En el número 92 no había más que un ordenador Hitachi de bolsillo y una pequeña caja refrigerada de poliestireno blanco. La caja contenía los restos de tres bloques de hielo seco de diez kilos cada uno, cuidadosamente envueltos en papel para retardar la evaporación, y un frasco de laboratorio de aluminio centrifugado. Agazapado en el acolchado de espuma templada que era al mismo tiempo cama y suelo, Case sacó de su bolsillo la 22 de Shin y la puso encima del refrigerador. Luego se quitó la chaqueta. La terminal del nicho estaba empotrada en una pared cóncava, frente a un tablero que especificaba las reglas de la casa en siete idiomas. Sacó de la pared el teléfono rosado y marcó de memoria un número de Hong Kong. Lo dejó sonar cinco veces y luego colgó. El comprador de los tres megabits de RAM caliente de Hitachi no recibía llamadas.





Marcó un número de Tokio, en Shinjuku.

Una mujer contestó; algo en japonés.

– ¿Está el Víbora?

– Me alegra oírte -dijo el Víbora, entrando por una extensión-. He estado esperando tu llamada.

– Tengo la música que querías. -Mirando hacia el refrigerador.
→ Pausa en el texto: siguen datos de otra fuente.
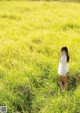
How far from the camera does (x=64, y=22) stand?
991cm

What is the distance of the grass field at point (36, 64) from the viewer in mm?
4758

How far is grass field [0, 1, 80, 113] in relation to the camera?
4.76 metres

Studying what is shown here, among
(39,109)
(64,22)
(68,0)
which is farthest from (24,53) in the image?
(68,0)

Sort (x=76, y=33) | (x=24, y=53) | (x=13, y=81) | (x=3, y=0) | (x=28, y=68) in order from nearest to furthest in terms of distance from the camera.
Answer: (x=13, y=81)
(x=28, y=68)
(x=24, y=53)
(x=76, y=33)
(x=3, y=0)

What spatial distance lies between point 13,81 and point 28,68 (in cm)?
58

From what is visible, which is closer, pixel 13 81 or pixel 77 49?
pixel 13 81

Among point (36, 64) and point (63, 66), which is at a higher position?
point (36, 64)

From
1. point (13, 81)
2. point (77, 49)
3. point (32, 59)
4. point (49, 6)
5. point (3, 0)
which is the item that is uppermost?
point (3, 0)

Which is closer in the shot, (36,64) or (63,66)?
(63,66)

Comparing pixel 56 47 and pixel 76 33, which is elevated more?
pixel 76 33

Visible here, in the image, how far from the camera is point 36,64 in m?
5.90

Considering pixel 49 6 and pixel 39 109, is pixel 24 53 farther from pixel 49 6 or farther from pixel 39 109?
pixel 49 6

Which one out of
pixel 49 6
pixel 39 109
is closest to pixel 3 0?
pixel 49 6

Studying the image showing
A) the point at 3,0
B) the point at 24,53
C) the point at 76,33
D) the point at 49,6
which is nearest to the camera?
the point at 24,53
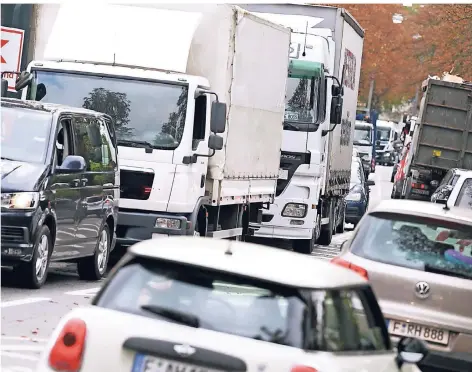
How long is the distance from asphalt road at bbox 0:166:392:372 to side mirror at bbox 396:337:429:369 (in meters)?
3.61

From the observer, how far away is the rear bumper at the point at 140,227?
55.3ft

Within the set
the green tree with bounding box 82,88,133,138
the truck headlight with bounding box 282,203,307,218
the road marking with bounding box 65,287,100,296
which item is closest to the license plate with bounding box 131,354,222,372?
the road marking with bounding box 65,287,100,296

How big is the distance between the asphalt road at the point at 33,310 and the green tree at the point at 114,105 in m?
1.82

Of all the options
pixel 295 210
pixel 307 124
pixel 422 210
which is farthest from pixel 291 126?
pixel 422 210

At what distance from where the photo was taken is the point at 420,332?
389 inches

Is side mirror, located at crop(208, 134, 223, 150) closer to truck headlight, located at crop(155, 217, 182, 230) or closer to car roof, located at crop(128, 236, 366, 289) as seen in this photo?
truck headlight, located at crop(155, 217, 182, 230)

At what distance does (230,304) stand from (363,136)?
190 ft

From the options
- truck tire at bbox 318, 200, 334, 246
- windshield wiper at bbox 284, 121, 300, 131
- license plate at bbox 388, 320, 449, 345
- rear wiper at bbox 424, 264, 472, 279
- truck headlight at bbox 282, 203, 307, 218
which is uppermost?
windshield wiper at bbox 284, 121, 300, 131

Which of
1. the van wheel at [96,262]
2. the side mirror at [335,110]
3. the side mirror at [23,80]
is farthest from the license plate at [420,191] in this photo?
the van wheel at [96,262]

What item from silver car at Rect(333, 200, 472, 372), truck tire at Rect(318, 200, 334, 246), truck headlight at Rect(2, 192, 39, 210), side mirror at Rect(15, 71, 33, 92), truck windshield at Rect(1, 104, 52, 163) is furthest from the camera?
truck tire at Rect(318, 200, 334, 246)

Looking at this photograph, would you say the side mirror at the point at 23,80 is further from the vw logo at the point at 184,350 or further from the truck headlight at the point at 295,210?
the vw logo at the point at 184,350

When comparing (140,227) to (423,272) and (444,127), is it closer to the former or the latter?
(423,272)

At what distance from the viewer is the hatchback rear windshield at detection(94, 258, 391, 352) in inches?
227

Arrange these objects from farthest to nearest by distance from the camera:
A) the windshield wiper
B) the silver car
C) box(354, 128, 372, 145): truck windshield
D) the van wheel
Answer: box(354, 128, 372, 145): truck windshield, the windshield wiper, the van wheel, the silver car
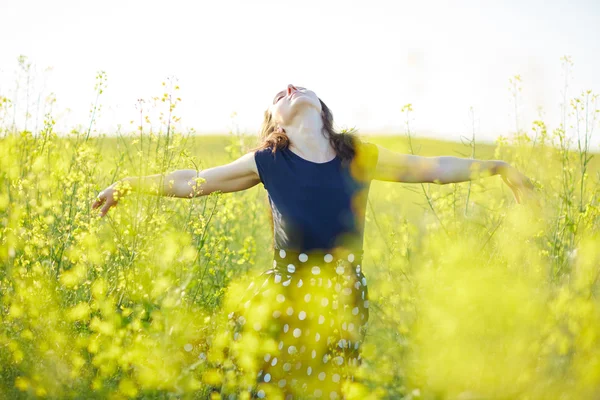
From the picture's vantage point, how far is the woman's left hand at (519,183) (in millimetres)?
2783

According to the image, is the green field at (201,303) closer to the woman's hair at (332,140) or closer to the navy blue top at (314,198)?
the navy blue top at (314,198)

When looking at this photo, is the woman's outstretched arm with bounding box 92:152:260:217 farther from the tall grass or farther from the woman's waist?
the woman's waist

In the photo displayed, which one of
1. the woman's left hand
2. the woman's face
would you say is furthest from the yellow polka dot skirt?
the woman's left hand

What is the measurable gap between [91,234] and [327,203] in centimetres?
108

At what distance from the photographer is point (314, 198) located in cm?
270

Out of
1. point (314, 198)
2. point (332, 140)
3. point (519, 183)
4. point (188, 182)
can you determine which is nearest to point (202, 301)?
point (188, 182)

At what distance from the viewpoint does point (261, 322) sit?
8.17 feet

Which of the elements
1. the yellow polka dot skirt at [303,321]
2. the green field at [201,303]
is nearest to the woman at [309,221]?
the yellow polka dot skirt at [303,321]

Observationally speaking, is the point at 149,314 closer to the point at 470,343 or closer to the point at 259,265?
the point at 470,343

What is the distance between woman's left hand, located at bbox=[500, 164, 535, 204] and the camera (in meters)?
2.78

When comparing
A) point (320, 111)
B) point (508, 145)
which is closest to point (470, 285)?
point (320, 111)

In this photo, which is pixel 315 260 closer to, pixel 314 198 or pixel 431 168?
pixel 314 198

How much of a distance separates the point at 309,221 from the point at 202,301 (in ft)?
2.80

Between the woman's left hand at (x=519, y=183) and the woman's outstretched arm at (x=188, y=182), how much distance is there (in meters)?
1.22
– Me alegra escuchar eso. Tenemos problemas de caja. ¿Puedes aguantar?

– Hombre, es que necesito el dinero con urgencia…

El Víbora colgó.

– Hijo de puta -dijo Case al zumbido del auricular. Contempló la pistolita barata. – Problemático -añadió-, esta noche todo parece problemático.

Case entró en el Chat una hora antes del amanecer, ambas manos en los bolsillos de la chaqueta; una sostenía la pistola alquilada, la otra el frasco de aluminio.

Ratz estaba en una de las mesas del fondo, bebiendo agua Apollonaris de una jarra de cerveza; sus ciento veinte kilos de carne fláccida se apoyaban en la pared, sobre una silla quejumbrosa. Un muchacho brasileño llamado Kurt estaba en la barra, sirviendo a un pequeño grupo de borrachos en su mayoría silenciosos. El brazo plástico de Ratz zumbó al levantar la jarra. Tenía el cráneo tonsurado cubierto por una película de sudor. -Te ves mal, amigo artiste -dijo, exhibiendo la húmeda carcoma de sus dientes.

– Me va bien -dijo Case, y sonrió como una calavera-. Súper bien. -Se dejó caer en la silla opuesta a la de Ratz, con las manos aún en los bolsillos.

– Y vas de un lado a otro en ese refugio portátil hecho de copas y anfetas, claro. A prueba de emociones fuertes, ¿no?

– ¿Por qué no me dejas en paz, Ratz? ¿Has visto a Wage?

– A prueba del miedo y de la soledad -continuó el barman-. Presta atención al miedo. Quizá sea tu amigo.

– ¿Has oído algo de una pelea en la vídeo galería esta noche, Ratz? ¿Algún herido?

– Un loco se cargó a un guardia de seguridad. -Se encogió de hombros.- Una chica, dicen.

– Tengo que hablar con Wage, Ratz, yo…

– Ah. -Ratz apretó los labios; redujo la boca a una sola línea. Miraba más allá de Case, hacia la entrada.- Creo que estás a punto de hacerlo.

La imagen de los shurikens en la vitrina centelleó de súbito. La droga le chilló en la cabeza. La pistola le resbalaba en la mano sudorosa.

– Herr Wage -dijo Ratz, extendiendo con lentitud su prótesis rosada, como si esperara recibir un apretón de manos-. Qué gran placer. Pocas veces nos honras.